KOLOM: Ada Apa dengan Barcelona?

Barcelona tampak aneh belakangan ini baik dalam hal permainan maupun kebijakan transfer.

oleh Liputan6.com diperbarui 08 Sep 2017, 08:00 WIB
Diterbitkan 08 Sep 2017, 08:00 WIB
 Kolom Bola Asep Ginanjar
Kolom Bola Asep Ginanjar (Liputan6.com/Abdillah)

Liputan6.com, Barcelona - Ada sebuah fakta menarik yang tersisa dari El Clasico antara Barcelona vs Real Madrid  beberapa waktu lalu. Pada laga kedua yang berlangsung di Santiago Bernabeu, Real Madrid bukan hanya menang 2-0,  melainkan juga unggul dalam penguasaan bola. Sungguh janggal karena dalam 31 edisi El Clasico terakhir, termasuk pada laga pertama Piala Super Spanyol tiga hari sebelumnya, Barcelona selalu digdaya dalam hal yang satu ini.

Fakta itu memang kecil saja sehingga mungkin dengan mudah dilupakan dan terlupakan. Namun, bagi mereka yang jeli, ini adalah fakta penting. Fakta tentang pergeseran identitas Barcelona, terutama dalam persaingan dengan Madrid, sang seteru utama.

Memang belum terlihat begitu nyata, tapi perubahan identitas itu mulai terasa. Saat ini, Barcelona seperti kakek-kakek pikun yang cerewet minta ampun. Tengok saja Presiden Josep Maria Bartomeu yang tak henti berbicara soal Neymar dan Paris Saint-Germain. Dia seolah tak pernah rela bintang Brasil itu hengkang dari Camp Nou.

Kehilangan Neymar memang sangat besar artinya bagi Barcelona. Namun, kepergiannya bukan semata karena keinginan sang pemain dan kuasa uang PSG. Itu juga karena Barcelona sendiri. Lagi pula, proses transfer tak melanggar aturan yang berlaku. Maka tak heran bila Neymar menyebut Bartomeu sebagai lelucon.

Ini bukan kali pertama Barcelona ditinggal pemain bintang. Ronaldo, Ronaldinho, dan Luis Figo pernah meninggalkan Camp Nou saat masih dalam performa apik. Namun, tak satu pun yang begitu diratapi oleh manajemen El Barca seperti Neymar saat ini.

Dalam kasus kepergian Neymar, Barcelona dan Bartomeu seolah ingin cuci tangan. Mereka, terutama sang presiden klub, tak henti memosisikan sang pemain dan PSG sebagai pihak yang bersalah dan patut dipersalahkan. Padahal, semakin rajin mereka membangun opini itu, semakin besar kecurigaan terhadap mereka. Ada apa sebenarnya dengan Barcelona?

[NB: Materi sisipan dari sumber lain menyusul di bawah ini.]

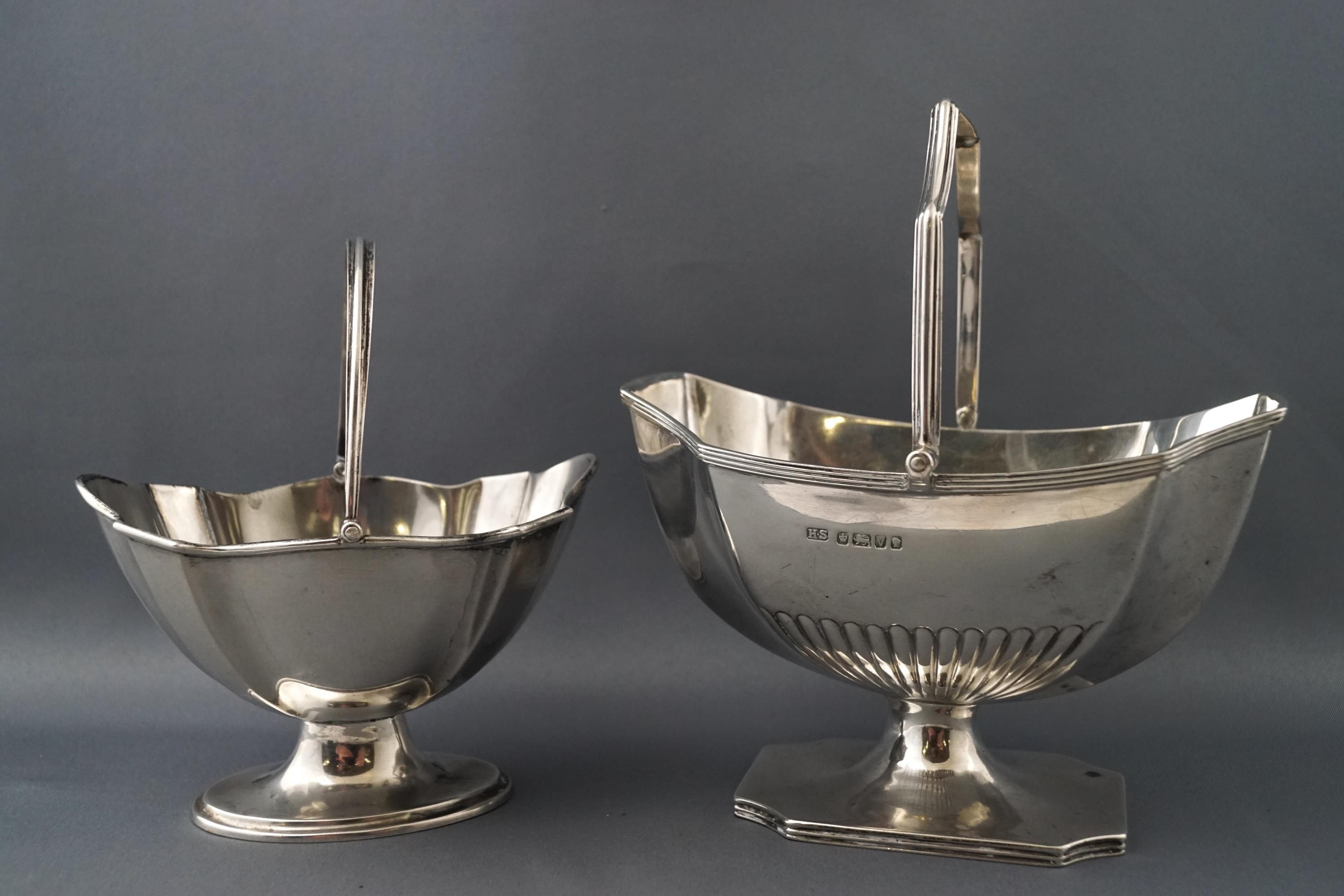 Lot 51 - A silver shaped octagonal swing handled sugar basket with semi fluted decoration,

Presiden Barcelona, Josep Maria Bartomeu, mengumumkan pelatih baru La Blaugrana di Barcelona, Selasa (29/5/2017). Ernesto Valverde ditunjuk sebagai pelatih Barcelona menggantikan Luis Enrique. (EPA/Alejandro Garcia)

Ya, ada apa dengan Barcelona? Apa sebenarnya yang membuat Neymar tak lagi betah di Camp Nou? Ini pertanyaan mendasar. Apalagi ketika Lionel Messi tak segera membubuhkan tanda tangan di kontrak yang disodorkan Barcelona kepadanya. Juga ketika ada rumor Andres Iniesta akan merapat ke Juventus saat kontraknya usai pada Juni tahun depan.

Berputar Haluan

Manchester City merekrut pemain jebolan akademi La Masia, Eric Garcia
Pemain jebolan akademi La Masia, Eric Garcia (kanan) akhirnya diboyong Manchester City (Twitter)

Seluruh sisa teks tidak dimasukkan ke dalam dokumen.